A RIM source said that developers at BlackBerry's DevCon and Wireless Enterprise Symposium (WES) were the most excited about the new payment methods, since it will surely give users more flexibility, which should, in turn, drive more application purchases. Its catalog has more than 6,500 applications and gets one million downloads per day among its 20 million active users. So it's no slouch, but it certainly doesn't have the application footprint (nor mindshare) of Apple or Google.

One true enterprise concern about paid services, like applications, especially when using carrier billing, is how to set up policies that prevent users from racking up huge bills on the corporate carrier account. Fund-raising drives, like the Haiti earthquake relief effort, often bring this issue into more urgent view. RIM, always mindful of enterprise concerns, allows administrators to set up policies to block these efforts, or to block carrier billing altogether on corporate-controlled devices.

Some of the other enhancements to App World 2.0 involve an application clean-up for end users. For example, search results within App World will simply become better, more relevant, with better weighting and relevance metrics applied -- the search function within the service will use more information to determine how to provide the relevant results. The My World part of App World (where your application activity is stored and managed) now shows you the status of all of your applications -- what's installed, what's pending, what's on your memory card, what you've deleted.

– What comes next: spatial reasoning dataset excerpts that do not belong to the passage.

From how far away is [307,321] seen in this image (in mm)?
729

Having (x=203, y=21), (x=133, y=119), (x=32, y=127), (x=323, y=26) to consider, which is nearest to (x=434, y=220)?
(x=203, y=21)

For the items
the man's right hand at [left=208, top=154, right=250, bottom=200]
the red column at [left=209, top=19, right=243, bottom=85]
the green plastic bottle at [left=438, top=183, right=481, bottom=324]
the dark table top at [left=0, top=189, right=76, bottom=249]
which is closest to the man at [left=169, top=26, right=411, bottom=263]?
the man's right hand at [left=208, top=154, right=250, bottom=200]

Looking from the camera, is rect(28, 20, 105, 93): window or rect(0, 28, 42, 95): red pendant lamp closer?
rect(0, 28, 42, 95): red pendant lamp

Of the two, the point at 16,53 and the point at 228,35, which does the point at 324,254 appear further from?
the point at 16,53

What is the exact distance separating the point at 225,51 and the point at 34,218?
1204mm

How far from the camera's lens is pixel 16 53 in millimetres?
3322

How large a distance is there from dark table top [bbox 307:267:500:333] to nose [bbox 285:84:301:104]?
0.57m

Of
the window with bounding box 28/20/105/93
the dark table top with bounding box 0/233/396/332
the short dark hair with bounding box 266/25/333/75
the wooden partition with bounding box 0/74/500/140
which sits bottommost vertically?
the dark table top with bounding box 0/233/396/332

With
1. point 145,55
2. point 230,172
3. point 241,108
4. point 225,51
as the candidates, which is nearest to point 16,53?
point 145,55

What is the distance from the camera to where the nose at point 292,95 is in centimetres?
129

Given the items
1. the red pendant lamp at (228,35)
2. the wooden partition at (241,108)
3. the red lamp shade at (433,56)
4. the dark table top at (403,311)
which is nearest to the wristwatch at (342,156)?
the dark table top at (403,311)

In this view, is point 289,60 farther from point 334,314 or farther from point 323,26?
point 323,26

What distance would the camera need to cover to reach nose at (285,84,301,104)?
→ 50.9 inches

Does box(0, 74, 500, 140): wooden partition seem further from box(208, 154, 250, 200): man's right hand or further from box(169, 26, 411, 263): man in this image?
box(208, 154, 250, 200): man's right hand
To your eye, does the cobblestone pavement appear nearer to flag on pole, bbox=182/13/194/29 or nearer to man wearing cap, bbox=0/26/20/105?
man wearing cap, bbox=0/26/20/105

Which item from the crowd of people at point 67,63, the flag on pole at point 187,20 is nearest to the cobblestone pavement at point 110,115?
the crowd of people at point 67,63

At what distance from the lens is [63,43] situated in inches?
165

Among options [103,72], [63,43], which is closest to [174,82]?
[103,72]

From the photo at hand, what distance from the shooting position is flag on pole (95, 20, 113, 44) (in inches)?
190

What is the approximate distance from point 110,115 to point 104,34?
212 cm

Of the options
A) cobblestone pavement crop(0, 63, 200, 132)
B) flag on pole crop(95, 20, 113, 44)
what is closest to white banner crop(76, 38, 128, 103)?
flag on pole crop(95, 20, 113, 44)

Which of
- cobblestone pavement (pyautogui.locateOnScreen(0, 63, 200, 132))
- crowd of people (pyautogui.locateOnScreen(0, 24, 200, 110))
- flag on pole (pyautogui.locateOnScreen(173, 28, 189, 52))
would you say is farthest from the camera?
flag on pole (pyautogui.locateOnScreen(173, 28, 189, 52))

I got a sneak preview of BlackBerry App World 2.0 and it all worked as advertised. The App World itself looks very similar to version 1.1, so there's no startlingly different user interface change to set you back. The biggest change is that there is one fewer top-level option in the main interface (one Top 25 option vs. the Top Free and Top Paid apps). And it was immediately obvious that I could scan across categories of applications (and by this I mean new, free, paid, themes, and recently updated). It seems a minor adjustment, but a positive one for streamlining application search; and it's become standard in many app stores.

The categories of apps (entertainment, games, business, etc) remain the same, and the application search tool is the same except for the result set, which RIM says is enhanced for better performance and more relevant results. Honestly, I didn't see a huge difference when I tested v 1.1 and v 2.0, but an example RIM gave me was that a search for "EA" might have return not just EA games, but anything with those letters . . . now, EA games will likely come up higher in the search results. Still, comparing searches on two separate devices yielded exactly the same results on every single search I performed. Perhaps RIM has already done all of the work on the back end; a company spokesperson said this was being flagged as a bug.

One other cool feature lets developers put QR barcodes in their applications. Today, people can use their BlackBerry devices to scan QR barcodes -- say within BlackBerry Messenger, to get contacts from another BlackBerry user. Now a developer could put a barcode on a campaign for their app, and if a user scans it, they'll be taken right to that application in the store.

Fritz Nelson is the editorial director for InformationWeek and the Executive Producer of TechWebTV. Fritz writes about startups and established companies alike, but likes to exploit multiple forms of media into his writing.